PASSAGE PROVIDED:
Thursday, August 25, 2011

A Brief Stupid Interlude

OK, let me just say that although I haven't posted in about a week, this isn't the start of another 3 month stretch of silence. I've just been pretty busy the last couple of days, as my job is one that gets a lot busier when really big hurricanes are pointed at my fair city. So in all likelihood I won't have the time or energy to post anything through the weekend.

Therefore, I want to post what may be my favorite in a series of commercials from All State starring Dean Winters (you might know him as Dennis from 30 Rock, dummy). I'm well aware that these are really stupid commercials. But much like the Geico cavemen, I can't help but laugh every damn time I see them. This one in particular is my favorite, so I'll probably watch it for a chuckle while my house blows away in a couple of days.


Tuesday, August 16, 2011

Welcome To The Bahamas As Imagined By Ebenezer Scrooge


I think that the thing that most pisses me off about rich people is their inability to comprehend the reality that 99% of us live in. Only a rich man, for example, could have possibly come up with those "Recession 101" billboards that have littered the Philly landscape lately. One in particular states that "Bill Gates started Microsoft during a recession." Oh, well isn't that grand. I guess all I need to do is be lucky enough to create (or should I say steal) a once-in-a-lifetime idea and all my troubles will be over! Goodbye, financial turmoil!

This distorted world view can be the only explanation for the Seasteading Institute, an organization heavily backed by billionaire Peter Thiel that seeks to "build sovereign nations on oil rig-like platforms to occupy waters beyond the reach of law-of-the-sea treaties." These islands will implement libertarian ideals, which Details magazine describes as including principles such as "no welfare, looser building codes, no minimum wage, and few weapons restrictions." So yeah, essentially these guys want to build miniature Bankocks in international waters so that they can squander their money the way they see fit and not blow it on complete wastes of time like the public good.

MATERIAL:
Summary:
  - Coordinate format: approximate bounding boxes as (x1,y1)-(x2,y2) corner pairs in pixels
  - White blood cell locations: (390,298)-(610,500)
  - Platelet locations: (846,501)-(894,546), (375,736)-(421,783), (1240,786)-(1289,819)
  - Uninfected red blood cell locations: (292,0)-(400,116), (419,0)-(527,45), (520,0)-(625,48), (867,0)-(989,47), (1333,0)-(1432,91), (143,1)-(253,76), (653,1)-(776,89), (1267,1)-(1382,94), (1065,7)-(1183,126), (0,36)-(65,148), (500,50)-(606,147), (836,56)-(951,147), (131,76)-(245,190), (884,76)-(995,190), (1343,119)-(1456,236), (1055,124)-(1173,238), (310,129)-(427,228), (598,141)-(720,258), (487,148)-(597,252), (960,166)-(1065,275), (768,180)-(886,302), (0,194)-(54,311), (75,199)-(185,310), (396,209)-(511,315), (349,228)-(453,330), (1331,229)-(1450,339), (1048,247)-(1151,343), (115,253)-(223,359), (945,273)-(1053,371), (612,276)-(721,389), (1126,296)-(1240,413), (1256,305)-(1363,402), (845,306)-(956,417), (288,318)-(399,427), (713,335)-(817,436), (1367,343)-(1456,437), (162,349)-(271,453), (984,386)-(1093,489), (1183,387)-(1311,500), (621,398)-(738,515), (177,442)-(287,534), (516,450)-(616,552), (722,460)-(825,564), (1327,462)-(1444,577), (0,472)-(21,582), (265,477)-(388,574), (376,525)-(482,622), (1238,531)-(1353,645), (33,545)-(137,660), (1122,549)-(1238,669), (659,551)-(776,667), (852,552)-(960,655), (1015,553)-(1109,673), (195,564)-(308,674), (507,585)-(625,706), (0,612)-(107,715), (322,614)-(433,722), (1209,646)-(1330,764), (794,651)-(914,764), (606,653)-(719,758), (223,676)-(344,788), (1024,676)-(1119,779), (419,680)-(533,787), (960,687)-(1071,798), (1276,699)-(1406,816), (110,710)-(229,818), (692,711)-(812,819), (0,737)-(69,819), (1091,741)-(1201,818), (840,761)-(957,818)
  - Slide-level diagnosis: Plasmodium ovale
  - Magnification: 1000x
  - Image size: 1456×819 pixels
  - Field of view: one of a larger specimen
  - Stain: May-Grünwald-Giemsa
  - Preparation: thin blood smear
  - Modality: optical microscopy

PROBLEMS:
A. Reproduce the listing verbatim, beginning at its first line and stopping after the line that contains "(846,501)-(894,546), (375,736)-(421,783), (1240,786)-(1289,819)".
B. Continue the blog entry on the Seasteading Institute from the point where it ends.

EXERCISE ANSWERS:
A.
Summary:
  - Coordinate format: approximate bounding boxes as (x1,y1)-(x2,y2) corner pairs in pixels
  - White blood cell locations: (390,298)-(610,500)
  - Platelet locations: (846,501)-(894,546), (375,736)-(421,783), (1240,786)-(1289,819)

B.
And Peter Thiel, one of the program's main backers? You may remember him as the guy who recently told kids not to go to college. OK, so maybe those were not his exact words. But he's funding a program to give entrepreneurs fellowship grants in the six-figure range to keep them out of college, claiming that colleges are a classic "bubble" and are not worth the money. This is a man who made his money in the computer industry, and he has the balls to call anything a bubble? And to top it off, this is what he looks like.

LinkI'm gonna go ahead and let the picture speak for itself here

Now, I'm not naive enough to think that college isn't insanely overpriced, especially compared to what it used to cost. But to take the stand that college isn't worth bothering with anymore means you're willing to ignore the fact that college grads stand to make, on average, almost a million dollars more in their lifetime than people who only have a high school diploma. And those with master's degrees or doctorates increase their lifetime income even further.

So investing money in an expensive college is a risk, considering the job market is growing smaller and more depressing by the day. But we can't all be entrepreneurs. I don't know about you, but I don't have a billion-dollar idea just sitting in my back pocket, waiting for some bored billionaire to invest in it. And let's not pretend that being an entrepreneur is risk-free either. I can't help but imagine how many guys put their life-savings into an idea that could truly help the world, only to fail miserably while the guy who invented the Billy Bass laughs his hillbilly ass off in his log mansion.

Order now and I'll personally come over to your house and hit you in the face for being so stupid

So the fact that smug assholes like Peter Thiel got lucky and pulled Pay Pal out of their asses does not mean they understand how the world works. It means they just so happened to come up with the right idea at the right time and got an obscene amount of money from it. They should not be the people from whom we're taking our cues on society.

These libertarian "utopias" are a perfect example. I'm actually looking forward to watching this experiment fail miserably. Think about it. These guys are looking to build and maintain structures in the middle of the ocean while ignoring concepts like "building structures to code" and "paying fair salaries to the workers."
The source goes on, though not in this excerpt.